Music and fashion icon Gwen Stefani is facing serious backlash after controversial comments she made during an interview. In an interview to promote her new vegan beauty brand GXVE, Stefani straight out said “I’m Japanese.”

Stefanfi’s 2008 fragrance collection Harajuku Lovers line was released right after her solo album, “Love.Angel.Music.Baby..” The fragrance line and album borrowed heavily from Japan’s colorful Harajuku culture. There was even a time when Stefani was followed by an entourage of four Japanese backup dancers nicknamed after her album. Maya Chino (“Love”), Jennifer Kita (“Angel”), Rino Nakasone (“Music”), and Mayuko Kitayama (“Baby”) were effectively human props to promote the album.
While there were cries of cultural appropriation at the time, the criticisms of this period in her career have only grown stronger.
“That was my Japanese influence and that was a culture that was so rich with tradition, yet so futuristic [with] so much attention to art and detail and discipline and it was fascinating to me,” Stefani said. She went on to explain how her Italian American father would often travel to Japan and would return with tales of stylish women with colorful hair.
It was on a trip to Japan to see the Harajuku culture for herself that Stefani had an epiphony. “I said, ‘My God, I’m Japanese and I didn’t know it,'” she said, in a rather shocking claim. “I am, you know.”
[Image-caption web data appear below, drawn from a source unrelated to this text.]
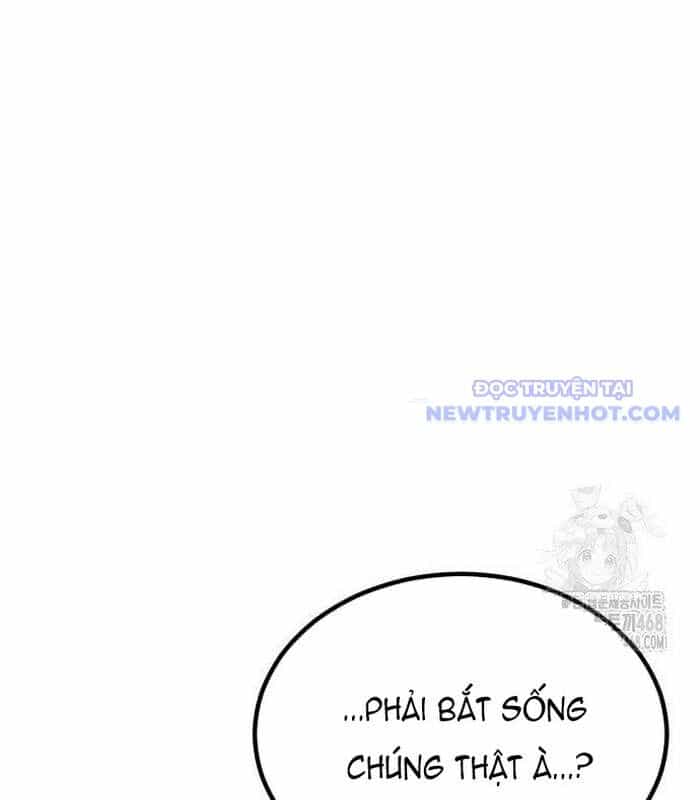 Sư Tôn Của Ta Luôn Dõi Theo - Chương 29 - ảnh 40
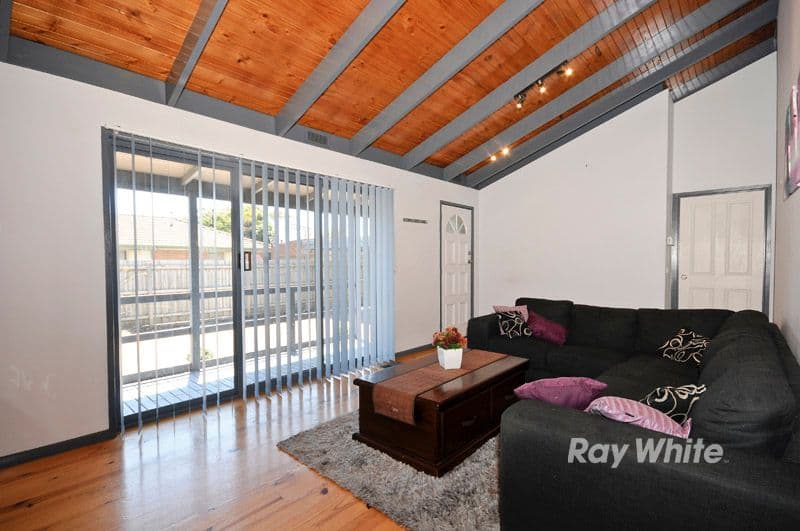 637 Dorset Road, BAYSWATER NORTH VIC 3153, Bayswater North - Thumbnail 6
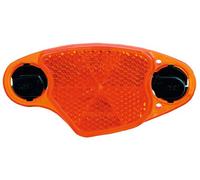 Busch & Müller 03110475 - Faretto a raggi unisex, per adulti, taglia unica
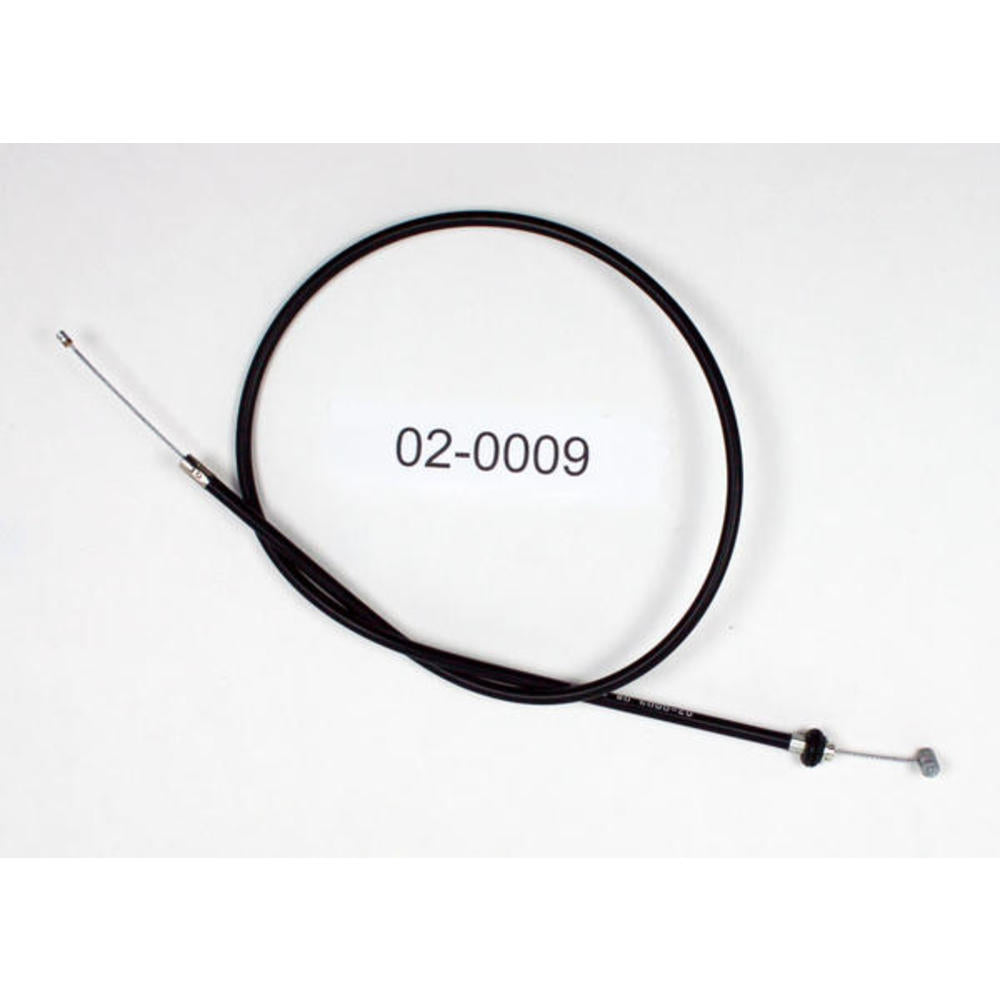 New MOTION PRO Throttle Cable For HONDA ATC90 50-009-10 | Australian Moto Spares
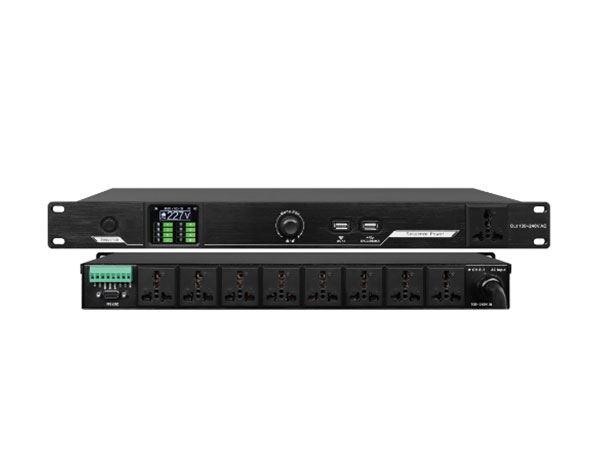 1694585783406560.jpg 中控周邊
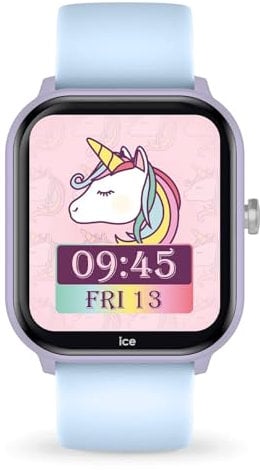 ICE-WATCH Smart Watch 024298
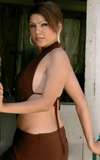 Soniya K.C.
Later in the interview, she described herself as simply being a fan of the culture. “If [people are] going to criticize me for being a fan of something beautiful and sharing that, then I just think that doesn’t feel right,” she tried to clarify. “I think it was a beautiful time of creativity… a time of the ping-pong match between Harajuku culture and American culture. [It] should be okay to be inspired by other cultures because if we’re not allowed then that’s dividing people, right?”
Allure interviewer Jesa Marie Calaor is an Asain-American woman. For the session, Calaor was accompanied by a social media associate, who is Asian and Latina. Both were perplexed by Stefani’s remarks, and hoped for more clarification. Comments like “a little bit of an Orange County girl, a little bit of a Japanese girl, a little bit of an English girl,” seem pretty clear cut, though.

In the same interview, Stefani told Calaor she also heavily identifies with the Hispanic and Latinx communities of Anaheim, California. “The music, the way the girls wore their makeup, the clothes they wore, that was my identity,” she said. “Even though I’m an Italian American — Irish or whatever mutt that I am — that’s who I became because those were my people, right?”
A representative for Stefani reached out to the magazine the next day, insisting their client’s comments had been misunderstood. But in an even more bizarre move, they offered no clarification as to what Stefani was actually trying to say. No further comments have been offered, despite repeatedly being contacted by Allure and other news outlets.

“I don’t believe Stefani was trying to be malicious or hurtful in making these statements,” Calaor clarifies in her piece. “But words don’t have to be hostile in their intent in order to potentially cause harm, and my colleague and I walked away from that half hour unsettled. I wanted to better understand why.”